A survey study published in the Journal of the International Society for Teacher Education found that faculty “is the #1 predictor for student return, retention, and graduation, above and beyond all other factors, including systemic infrastructure, counseling center access, academic success center, scholarship, alcohol, work-study program, on-campus housing” – programs, I should note, that the Board of Regents often seems more interested in funding than payment structures that would ensure faculty retention.
Besides risking some of its best part-time faculty to burnout and the kind of bone-deep frustration that comes with being consistently undervalued, taking advantage of contingent adjuncts has a cost in these retention-forward tactics.
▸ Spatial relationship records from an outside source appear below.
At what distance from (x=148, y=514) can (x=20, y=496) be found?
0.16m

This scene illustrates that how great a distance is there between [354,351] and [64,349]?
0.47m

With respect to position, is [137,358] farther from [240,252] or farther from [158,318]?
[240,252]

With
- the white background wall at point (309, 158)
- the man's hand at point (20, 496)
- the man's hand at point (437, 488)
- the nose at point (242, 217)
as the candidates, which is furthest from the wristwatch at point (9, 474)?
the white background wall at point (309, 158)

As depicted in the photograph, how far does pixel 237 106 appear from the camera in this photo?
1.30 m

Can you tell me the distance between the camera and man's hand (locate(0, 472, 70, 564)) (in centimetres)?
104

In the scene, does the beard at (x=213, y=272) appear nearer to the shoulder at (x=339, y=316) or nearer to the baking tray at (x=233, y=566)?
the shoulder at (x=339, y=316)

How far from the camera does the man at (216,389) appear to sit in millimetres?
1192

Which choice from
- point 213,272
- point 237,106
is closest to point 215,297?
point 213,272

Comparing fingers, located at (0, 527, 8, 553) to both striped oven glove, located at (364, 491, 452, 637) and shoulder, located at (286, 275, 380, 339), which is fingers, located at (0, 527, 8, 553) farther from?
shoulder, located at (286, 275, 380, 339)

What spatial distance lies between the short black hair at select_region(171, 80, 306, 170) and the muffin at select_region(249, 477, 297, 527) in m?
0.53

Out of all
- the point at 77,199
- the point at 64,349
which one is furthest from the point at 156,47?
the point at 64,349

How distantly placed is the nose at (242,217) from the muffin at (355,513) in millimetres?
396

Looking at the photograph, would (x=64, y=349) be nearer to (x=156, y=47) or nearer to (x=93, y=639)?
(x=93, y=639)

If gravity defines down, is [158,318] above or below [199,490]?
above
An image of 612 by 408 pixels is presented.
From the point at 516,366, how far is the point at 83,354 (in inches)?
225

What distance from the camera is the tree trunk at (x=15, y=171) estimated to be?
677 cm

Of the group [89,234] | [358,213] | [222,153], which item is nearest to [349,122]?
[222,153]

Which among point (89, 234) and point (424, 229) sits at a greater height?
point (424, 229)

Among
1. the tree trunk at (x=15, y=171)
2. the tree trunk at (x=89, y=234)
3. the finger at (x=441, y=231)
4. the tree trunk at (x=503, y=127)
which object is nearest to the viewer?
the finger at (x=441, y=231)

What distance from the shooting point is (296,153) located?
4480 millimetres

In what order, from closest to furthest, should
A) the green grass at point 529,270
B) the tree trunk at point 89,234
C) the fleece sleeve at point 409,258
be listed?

Things that move the needle, like learning student names early on, meeting with students outside of class, frequent assessments, and offering students flexibility (care of Inside Higher Ed) are harder for faculty that have to juggle multiple campuses, course structures, bureaucracies, and student bodies.
I keep office hours and mentor students who can show up at those times. I do my best with names and have gotten better over the years. But a full-time lecturer, even outside of the tenure track, could do more. A full-timer can keep track of the questions that freshmen always need answered. A full-timer can give confident advice for the single campus that they know well. A full-timer can be more reliably available.
A full-timer can help students feel like they belong.
But if I don’t belong to one campus, then there’s a limit to how much I can ever make a student feel like they do.
Katy Mulvaney is a part-time professor at Southern Connecticut State University in the English department and a member of CSU-AAUP, the faculty union.